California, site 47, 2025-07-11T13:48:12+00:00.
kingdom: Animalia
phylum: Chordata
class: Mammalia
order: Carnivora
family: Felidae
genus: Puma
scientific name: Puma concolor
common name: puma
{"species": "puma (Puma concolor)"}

****************

## Work order
The reply must consist solely of the lines from the one containing "kingdom: Animalia" through the last line of the data, reproduced exactly.

## Expected answer
kingdom: Animalia
phylum: Chordata
class: Mammalia
order: Carnivora
family: Felidae
genus: Puma
scientific name: Puma concolor
common name: puma
{"species": "puma (Puma concolor)"}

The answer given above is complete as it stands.